用于流式动作识别的 MoViNet

在 TensorFlow.org 上查看

在 Google Colab 中运行

在 GitHub 上查看源代码

下载笔记本

查看 TF Hub 模型

本教程运行预训练的视频分类模型来对给定视频中的活动（例如跳舞、游泳、骑自行车等）进行分类。

本教程中使用的模型架构称为 MoViNet（移动视频网络）。MoVieNet 是一系列在庞大数据集 (Kinetics 600) 上训练的高效视频分类模型。

与 TF Hub 上提供的 i3d 模型相比，MoViNet 还支持流式视频的逐帧推断。

预训练模型可从 TF Hub 获得。TF Hub 集合还包括为 TFLite 优化的量化模型。

这些模型的源代码可在 TensorFlow Model Garden 中找到。包括本教程的较长版本，较长版本还介绍了如何构建和微调 MoViNet 模型。

jumping jacks plot

安装

对于较小模型 (A0-A2) 的推断，CPU 对于此 Colab 来说已经足够。

sudo apt install -y ffmpeg
pip install -q mediapy

pip uninstall -q -y opencv-python-headless
pip install -q "opencv-python-headless<4.3"

# Import libraries
import pathlib

import matplotlib as mpl
import matplotlib.pyplot as plt
import mediapy as media
import numpy as np
import PIL

import tensorflow as tf
import tensorflow_hub as hub
import tqdm

mpl.rcParams.update({
    'font.size': 10,
})

* _所附条目_
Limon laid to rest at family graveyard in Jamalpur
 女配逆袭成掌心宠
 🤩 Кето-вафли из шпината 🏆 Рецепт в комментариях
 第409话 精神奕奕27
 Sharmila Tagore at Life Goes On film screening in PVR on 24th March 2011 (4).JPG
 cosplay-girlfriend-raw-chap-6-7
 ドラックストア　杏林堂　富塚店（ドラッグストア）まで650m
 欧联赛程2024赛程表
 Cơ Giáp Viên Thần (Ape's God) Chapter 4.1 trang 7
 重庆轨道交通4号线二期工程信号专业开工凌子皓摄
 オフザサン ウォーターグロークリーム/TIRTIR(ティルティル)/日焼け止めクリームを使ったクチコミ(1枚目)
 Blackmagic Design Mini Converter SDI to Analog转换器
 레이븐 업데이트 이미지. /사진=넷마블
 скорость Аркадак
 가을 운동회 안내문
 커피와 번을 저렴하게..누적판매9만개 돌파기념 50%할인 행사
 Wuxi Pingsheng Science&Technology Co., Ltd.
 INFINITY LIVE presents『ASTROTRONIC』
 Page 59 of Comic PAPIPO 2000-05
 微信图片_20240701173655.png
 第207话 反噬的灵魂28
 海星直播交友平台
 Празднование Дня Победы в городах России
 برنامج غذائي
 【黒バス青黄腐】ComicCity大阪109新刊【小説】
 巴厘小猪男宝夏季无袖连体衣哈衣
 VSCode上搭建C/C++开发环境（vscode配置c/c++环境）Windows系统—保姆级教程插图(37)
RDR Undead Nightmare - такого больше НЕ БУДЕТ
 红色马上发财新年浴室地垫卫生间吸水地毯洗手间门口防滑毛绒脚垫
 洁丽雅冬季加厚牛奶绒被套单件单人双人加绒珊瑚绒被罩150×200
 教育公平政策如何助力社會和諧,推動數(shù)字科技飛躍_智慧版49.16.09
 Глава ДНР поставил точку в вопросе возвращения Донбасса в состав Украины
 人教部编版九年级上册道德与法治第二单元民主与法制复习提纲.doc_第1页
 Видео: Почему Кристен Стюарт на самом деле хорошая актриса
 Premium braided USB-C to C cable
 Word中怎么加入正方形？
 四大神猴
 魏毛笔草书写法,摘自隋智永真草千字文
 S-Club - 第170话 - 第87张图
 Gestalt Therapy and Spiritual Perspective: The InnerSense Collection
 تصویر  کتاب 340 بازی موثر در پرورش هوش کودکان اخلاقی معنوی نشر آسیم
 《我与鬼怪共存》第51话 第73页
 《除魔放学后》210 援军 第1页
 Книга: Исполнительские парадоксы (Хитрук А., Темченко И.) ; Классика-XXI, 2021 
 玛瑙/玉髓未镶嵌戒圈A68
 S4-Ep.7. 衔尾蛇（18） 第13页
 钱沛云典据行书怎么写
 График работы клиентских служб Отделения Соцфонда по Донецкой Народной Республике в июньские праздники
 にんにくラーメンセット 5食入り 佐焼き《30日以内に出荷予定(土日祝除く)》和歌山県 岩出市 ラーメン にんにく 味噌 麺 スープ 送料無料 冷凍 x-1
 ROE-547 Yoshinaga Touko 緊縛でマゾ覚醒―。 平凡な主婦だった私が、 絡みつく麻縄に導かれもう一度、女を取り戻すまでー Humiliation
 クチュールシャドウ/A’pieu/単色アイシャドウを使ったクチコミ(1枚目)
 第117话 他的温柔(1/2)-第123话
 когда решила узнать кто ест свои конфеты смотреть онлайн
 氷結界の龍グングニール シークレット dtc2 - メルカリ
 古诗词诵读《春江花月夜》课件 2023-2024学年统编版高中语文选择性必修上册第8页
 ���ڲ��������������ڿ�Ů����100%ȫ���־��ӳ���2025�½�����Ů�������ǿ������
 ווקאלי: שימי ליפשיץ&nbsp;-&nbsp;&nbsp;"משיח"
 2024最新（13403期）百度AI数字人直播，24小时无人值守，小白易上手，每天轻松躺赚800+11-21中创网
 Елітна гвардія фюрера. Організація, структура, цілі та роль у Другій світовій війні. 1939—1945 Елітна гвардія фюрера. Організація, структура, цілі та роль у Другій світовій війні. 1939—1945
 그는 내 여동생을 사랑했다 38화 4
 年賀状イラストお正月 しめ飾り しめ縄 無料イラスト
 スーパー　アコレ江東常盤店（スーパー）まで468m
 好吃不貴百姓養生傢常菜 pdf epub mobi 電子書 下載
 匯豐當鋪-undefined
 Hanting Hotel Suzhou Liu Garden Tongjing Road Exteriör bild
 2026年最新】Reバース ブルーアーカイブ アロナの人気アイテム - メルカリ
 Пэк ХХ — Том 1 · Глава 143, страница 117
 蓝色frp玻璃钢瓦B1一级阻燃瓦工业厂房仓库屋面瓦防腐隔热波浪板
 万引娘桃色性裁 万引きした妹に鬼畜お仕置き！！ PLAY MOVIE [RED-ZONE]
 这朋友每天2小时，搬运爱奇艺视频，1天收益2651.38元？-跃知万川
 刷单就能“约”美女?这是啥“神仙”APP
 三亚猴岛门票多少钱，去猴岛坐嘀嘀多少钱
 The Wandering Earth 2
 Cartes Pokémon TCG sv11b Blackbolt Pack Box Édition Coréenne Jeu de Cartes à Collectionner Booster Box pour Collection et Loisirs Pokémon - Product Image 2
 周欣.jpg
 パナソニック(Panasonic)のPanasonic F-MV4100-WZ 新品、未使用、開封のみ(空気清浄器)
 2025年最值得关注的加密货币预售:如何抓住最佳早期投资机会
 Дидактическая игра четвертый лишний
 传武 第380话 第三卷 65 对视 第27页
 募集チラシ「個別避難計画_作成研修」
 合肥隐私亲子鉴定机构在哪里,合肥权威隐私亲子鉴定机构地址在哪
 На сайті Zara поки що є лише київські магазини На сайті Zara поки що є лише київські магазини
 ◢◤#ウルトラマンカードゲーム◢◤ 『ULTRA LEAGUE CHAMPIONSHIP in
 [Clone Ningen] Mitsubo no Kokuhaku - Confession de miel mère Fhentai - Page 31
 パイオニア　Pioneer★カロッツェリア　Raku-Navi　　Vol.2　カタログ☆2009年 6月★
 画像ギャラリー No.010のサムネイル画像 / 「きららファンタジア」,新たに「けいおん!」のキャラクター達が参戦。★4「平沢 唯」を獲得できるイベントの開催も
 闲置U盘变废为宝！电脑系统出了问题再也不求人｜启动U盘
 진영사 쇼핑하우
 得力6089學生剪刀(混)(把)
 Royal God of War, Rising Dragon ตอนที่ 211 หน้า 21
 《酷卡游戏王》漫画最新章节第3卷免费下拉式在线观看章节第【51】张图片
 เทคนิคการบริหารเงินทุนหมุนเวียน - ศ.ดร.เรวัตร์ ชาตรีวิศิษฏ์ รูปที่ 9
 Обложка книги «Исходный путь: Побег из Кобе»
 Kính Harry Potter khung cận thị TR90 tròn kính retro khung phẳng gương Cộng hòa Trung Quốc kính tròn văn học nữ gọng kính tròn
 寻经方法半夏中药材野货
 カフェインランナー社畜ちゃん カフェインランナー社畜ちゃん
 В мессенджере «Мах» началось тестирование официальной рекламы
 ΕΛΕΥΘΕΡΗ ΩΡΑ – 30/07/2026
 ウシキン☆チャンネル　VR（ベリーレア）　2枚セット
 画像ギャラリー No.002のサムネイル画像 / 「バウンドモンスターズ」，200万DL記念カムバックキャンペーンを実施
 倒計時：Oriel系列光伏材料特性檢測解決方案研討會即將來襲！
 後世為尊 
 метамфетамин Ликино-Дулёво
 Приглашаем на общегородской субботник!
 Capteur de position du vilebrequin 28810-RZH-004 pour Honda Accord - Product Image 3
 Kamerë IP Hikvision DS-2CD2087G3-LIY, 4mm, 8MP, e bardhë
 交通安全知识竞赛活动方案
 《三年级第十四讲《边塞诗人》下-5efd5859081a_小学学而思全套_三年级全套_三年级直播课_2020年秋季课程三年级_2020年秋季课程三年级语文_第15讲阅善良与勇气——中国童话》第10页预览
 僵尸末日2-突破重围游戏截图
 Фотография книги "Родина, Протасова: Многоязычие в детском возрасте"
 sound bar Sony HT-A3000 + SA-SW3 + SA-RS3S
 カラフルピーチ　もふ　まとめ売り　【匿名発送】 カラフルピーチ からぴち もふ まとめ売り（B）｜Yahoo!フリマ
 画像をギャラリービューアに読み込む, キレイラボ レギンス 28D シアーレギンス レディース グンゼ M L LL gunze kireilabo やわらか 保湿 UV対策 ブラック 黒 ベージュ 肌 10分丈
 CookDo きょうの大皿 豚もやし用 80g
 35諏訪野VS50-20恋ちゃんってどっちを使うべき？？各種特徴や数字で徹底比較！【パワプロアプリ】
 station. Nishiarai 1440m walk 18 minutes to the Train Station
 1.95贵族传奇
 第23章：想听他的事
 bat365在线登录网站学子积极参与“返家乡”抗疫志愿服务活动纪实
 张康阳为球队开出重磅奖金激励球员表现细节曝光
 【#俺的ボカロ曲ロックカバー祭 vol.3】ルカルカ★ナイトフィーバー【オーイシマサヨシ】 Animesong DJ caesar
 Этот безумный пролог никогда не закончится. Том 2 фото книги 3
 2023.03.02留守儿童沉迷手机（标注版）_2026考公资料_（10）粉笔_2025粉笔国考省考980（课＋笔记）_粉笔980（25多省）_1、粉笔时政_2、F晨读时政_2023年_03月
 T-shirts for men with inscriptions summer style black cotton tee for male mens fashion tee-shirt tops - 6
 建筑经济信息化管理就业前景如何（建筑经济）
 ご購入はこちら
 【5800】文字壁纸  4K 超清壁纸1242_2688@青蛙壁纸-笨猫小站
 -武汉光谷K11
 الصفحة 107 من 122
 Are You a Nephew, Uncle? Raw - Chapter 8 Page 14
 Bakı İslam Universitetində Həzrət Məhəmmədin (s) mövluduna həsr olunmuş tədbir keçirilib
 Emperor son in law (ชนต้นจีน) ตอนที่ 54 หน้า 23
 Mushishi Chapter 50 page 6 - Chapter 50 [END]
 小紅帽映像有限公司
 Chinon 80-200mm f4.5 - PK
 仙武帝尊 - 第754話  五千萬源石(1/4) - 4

* _待办任务_
请逐字抄录 MoViNet 教程中从“与 TF Hub 上提供的”开始、至“中找到。包括本教程的较长版本，较长版本还介绍了如何构建和微调 MoViNet 模型。”结束的部分。 上述条目与此无关，无须参考。

* _输出结果_
与 TF Hub 上提供的 i3d 模型相比，MoViNet 还支持流式视频的逐帧推断。

预训练模型可从 TF Hub 获得。TF Hub 集合还包括为 TFLite 优化的量化模型。

这些模型的源代码可在 TensorFlow Model Garden 中找到。包括本教程的较长版本，较长版本还介绍了如何构建和微调 MoViNet 模型。